How genetic influence on human behaviour changes in time and place

A new study led by Professor Melinda Mills shows that genes linked with education and fertility depend on when and where you live. This means we could be missing important variations when we try to draw conclusions about the influence of genes on human behaviour, because combining data sets from vastly different countries and historical periods could muddy the waters.

Scientists regularly make use of genome-wide association studies (GWAS), which isolate genes linked to certain outcomes. For physical traits such as height and BMI (body mass index), the connection is relatively straightforward. When it comes to human behaviour, such as having children or succeeding in education, it can be more difficult to determine the influence of genes compared to other external factors.

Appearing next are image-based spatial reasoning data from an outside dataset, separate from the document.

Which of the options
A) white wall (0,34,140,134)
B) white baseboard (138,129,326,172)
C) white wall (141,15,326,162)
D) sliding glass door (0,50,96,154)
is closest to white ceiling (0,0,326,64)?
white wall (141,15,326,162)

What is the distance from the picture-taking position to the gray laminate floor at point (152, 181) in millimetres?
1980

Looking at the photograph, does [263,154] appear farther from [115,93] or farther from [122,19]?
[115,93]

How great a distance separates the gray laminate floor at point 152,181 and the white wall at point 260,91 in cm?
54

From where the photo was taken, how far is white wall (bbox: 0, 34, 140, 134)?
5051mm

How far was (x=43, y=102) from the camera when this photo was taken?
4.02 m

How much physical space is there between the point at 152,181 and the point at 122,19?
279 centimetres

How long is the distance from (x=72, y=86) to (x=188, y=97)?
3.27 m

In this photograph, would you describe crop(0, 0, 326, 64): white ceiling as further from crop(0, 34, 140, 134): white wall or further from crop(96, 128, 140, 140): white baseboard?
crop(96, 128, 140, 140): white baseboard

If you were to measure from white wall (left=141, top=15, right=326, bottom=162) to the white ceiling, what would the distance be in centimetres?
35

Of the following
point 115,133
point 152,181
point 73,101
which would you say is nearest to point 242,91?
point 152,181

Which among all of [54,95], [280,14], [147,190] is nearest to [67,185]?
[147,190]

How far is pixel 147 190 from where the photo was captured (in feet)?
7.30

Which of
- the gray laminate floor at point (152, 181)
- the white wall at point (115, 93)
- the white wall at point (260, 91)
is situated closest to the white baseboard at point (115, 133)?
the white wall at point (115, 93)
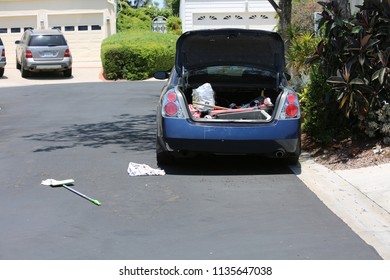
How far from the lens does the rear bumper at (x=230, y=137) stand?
856 cm

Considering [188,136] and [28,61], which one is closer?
[188,136]

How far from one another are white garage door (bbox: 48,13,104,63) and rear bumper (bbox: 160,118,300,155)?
25.6m

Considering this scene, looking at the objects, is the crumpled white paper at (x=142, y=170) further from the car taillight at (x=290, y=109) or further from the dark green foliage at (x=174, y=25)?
the dark green foliage at (x=174, y=25)

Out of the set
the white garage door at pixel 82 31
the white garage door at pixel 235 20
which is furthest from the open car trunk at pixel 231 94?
the white garage door at pixel 235 20

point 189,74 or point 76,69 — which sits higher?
point 189,74

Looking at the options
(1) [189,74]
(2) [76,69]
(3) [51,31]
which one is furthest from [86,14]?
(1) [189,74]

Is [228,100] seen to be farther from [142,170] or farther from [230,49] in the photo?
[142,170]

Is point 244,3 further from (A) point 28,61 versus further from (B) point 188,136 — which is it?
(B) point 188,136

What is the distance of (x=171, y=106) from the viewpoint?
877 centimetres

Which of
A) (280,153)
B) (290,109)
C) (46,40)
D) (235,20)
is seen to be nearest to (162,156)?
(280,153)

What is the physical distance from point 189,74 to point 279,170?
1.83 metres

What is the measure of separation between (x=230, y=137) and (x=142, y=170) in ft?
4.13

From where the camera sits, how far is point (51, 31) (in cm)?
2803

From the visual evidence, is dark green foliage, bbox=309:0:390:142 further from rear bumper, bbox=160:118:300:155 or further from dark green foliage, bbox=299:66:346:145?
rear bumper, bbox=160:118:300:155
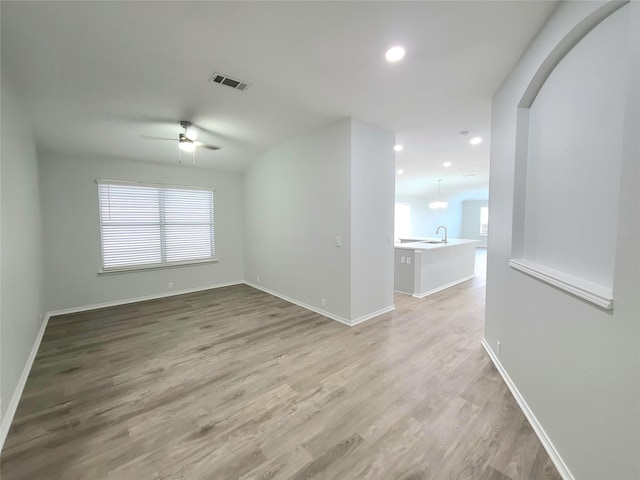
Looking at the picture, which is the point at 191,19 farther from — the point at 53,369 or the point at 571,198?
the point at 53,369

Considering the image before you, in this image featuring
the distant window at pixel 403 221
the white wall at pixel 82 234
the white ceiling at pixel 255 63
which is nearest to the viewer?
the white ceiling at pixel 255 63

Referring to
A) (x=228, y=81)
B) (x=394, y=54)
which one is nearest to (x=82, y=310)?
(x=228, y=81)

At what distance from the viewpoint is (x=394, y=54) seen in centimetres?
211

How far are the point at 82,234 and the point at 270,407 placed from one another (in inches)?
185

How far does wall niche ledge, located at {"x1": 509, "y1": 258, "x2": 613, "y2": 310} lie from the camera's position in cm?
123

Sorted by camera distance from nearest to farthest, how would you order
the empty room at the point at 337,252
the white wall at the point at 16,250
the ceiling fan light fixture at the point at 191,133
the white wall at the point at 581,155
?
the white wall at the point at 581,155 < the empty room at the point at 337,252 < the white wall at the point at 16,250 < the ceiling fan light fixture at the point at 191,133

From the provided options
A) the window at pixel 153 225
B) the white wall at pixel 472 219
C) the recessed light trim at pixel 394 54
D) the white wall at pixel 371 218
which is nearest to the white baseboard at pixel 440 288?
the white wall at pixel 371 218

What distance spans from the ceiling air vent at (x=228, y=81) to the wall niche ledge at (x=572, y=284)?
3.01 metres

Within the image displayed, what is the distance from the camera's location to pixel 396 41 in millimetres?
1959

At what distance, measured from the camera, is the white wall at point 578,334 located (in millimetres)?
1084

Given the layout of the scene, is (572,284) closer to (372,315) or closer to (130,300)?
(372,315)

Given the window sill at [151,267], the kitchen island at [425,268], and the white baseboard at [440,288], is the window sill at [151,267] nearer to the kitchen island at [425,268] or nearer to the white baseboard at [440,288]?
the kitchen island at [425,268]

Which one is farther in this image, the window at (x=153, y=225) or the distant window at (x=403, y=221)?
the distant window at (x=403, y=221)

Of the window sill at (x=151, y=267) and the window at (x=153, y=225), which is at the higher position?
the window at (x=153, y=225)
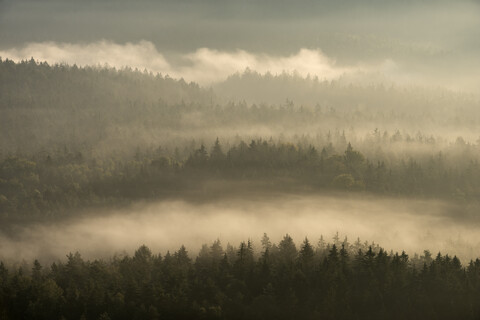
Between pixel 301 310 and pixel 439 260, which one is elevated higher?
pixel 439 260

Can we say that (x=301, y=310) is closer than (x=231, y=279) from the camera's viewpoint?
Yes

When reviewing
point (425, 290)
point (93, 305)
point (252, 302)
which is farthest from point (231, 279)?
point (425, 290)

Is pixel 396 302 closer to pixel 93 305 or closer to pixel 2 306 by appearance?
pixel 93 305

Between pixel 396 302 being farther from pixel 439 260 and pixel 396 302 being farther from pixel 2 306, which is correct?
pixel 2 306

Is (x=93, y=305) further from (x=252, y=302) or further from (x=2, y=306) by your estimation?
(x=252, y=302)

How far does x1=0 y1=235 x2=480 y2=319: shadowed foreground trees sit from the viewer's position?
17900 cm

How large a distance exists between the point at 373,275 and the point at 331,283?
12.4 m

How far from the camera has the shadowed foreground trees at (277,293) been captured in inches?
7047

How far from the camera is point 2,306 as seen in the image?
190 m

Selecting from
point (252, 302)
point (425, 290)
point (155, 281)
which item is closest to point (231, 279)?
point (252, 302)

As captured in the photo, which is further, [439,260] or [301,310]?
[439,260]

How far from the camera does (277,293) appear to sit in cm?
18538

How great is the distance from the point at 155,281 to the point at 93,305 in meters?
19.5

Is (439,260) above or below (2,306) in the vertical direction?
above
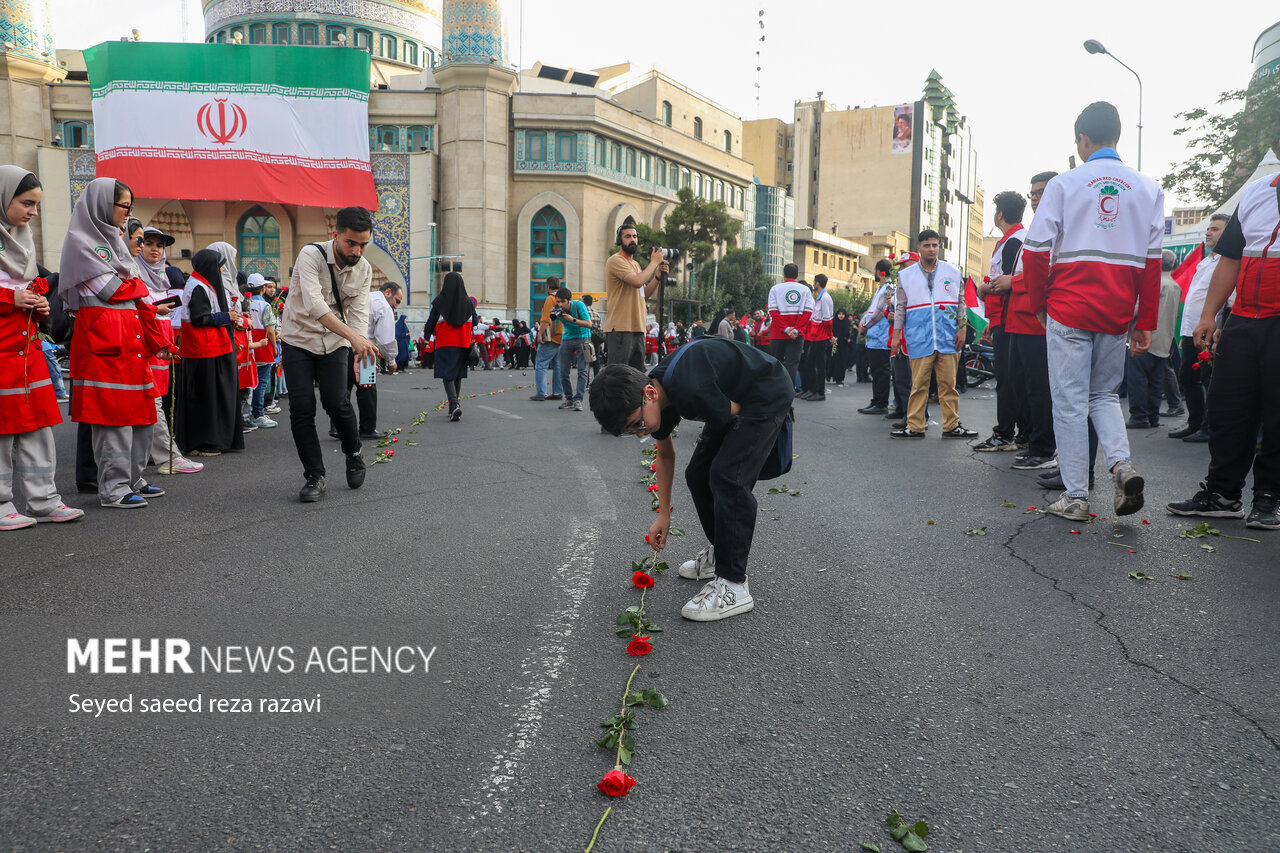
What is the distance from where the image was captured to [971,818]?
2.10 metres

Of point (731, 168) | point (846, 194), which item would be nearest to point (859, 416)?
point (731, 168)

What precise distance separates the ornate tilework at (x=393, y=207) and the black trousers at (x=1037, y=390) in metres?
43.7

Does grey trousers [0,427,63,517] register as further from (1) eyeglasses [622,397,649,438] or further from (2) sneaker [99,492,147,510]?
(1) eyeglasses [622,397,649,438]

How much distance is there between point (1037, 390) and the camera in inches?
282

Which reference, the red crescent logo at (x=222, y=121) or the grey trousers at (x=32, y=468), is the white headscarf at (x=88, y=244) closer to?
the grey trousers at (x=32, y=468)

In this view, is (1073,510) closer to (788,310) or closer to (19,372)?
(19,372)

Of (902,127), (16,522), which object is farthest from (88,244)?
(902,127)

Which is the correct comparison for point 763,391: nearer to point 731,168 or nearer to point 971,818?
point 971,818

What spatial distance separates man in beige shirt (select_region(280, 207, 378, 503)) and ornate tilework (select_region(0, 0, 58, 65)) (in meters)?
53.8

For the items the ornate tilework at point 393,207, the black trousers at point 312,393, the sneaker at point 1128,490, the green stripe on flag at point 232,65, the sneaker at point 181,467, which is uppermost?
the green stripe on flag at point 232,65

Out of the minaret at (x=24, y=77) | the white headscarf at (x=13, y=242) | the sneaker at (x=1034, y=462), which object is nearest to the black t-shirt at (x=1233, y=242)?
the sneaker at (x=1034, y=462)

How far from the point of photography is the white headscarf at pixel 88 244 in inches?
212

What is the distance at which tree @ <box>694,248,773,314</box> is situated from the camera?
196 ft

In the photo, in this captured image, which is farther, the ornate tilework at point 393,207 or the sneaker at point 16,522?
the ornate tilework at point 393,207
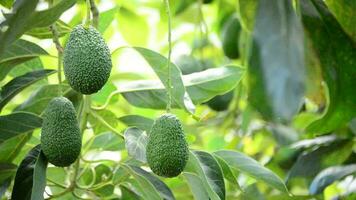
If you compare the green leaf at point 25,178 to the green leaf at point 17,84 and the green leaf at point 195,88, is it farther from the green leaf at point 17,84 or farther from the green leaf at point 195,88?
the green leaf at point 195,88

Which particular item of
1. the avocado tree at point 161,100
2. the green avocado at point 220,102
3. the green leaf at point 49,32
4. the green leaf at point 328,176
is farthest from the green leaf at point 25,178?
the green avocado at point 220,102

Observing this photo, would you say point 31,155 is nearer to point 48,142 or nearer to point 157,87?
point 48,142

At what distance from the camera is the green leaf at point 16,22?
983mm

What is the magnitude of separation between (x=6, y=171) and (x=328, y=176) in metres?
0.73

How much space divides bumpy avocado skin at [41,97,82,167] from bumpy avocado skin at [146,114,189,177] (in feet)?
0.38

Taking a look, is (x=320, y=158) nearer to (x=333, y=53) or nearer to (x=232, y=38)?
(x=232, y=38)

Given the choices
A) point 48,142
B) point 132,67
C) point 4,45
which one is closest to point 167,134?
point 48,142

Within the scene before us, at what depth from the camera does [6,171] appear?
1.36m

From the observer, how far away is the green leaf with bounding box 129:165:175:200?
1.37m

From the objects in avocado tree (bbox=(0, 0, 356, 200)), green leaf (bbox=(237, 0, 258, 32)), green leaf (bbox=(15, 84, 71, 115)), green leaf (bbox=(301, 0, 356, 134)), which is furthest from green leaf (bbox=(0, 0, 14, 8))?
green leaf (bbox=(301, 0, 356, 134))

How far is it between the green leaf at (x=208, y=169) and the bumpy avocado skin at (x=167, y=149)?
0.06 m

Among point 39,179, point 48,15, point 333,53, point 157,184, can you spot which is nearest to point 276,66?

The new research, published in the journal Nature Human Behaviour, has found that the genes associated with different outcomes, such as education and fertility, differ over time and from place to place - perhaps because the social context for education and childbearing can vary so much in different times and cultures.

Lead author Dr Felix Tropf, from the Department of Sociology, University of Oxford and Nuffield College, said: ‘Our research is of great importance for the future of genetic discovery of behavioural outcomes. It suggests that the release of large samples such as the UK Biobank, which provides information on more than 500,000 genotyped individuals in a single dataset, will be a great milestone.’

Professor Melinda Mills, senior author and principal investigator of the project, added: ‘This study demonstrates the value of interdisciplinary work and how as social scientists our focus on the social environmental context allows us to ask fundamentally new questions. This study shows that particularly for behaviour and complex traits, genetic influences can be strongly dependent on the social environment.’

The full paper, "Hidden heritability due to heterogeneity across seven populations," is published in Nature Human Behaviour.

(This is an edited version of the original University of Oxford news story.)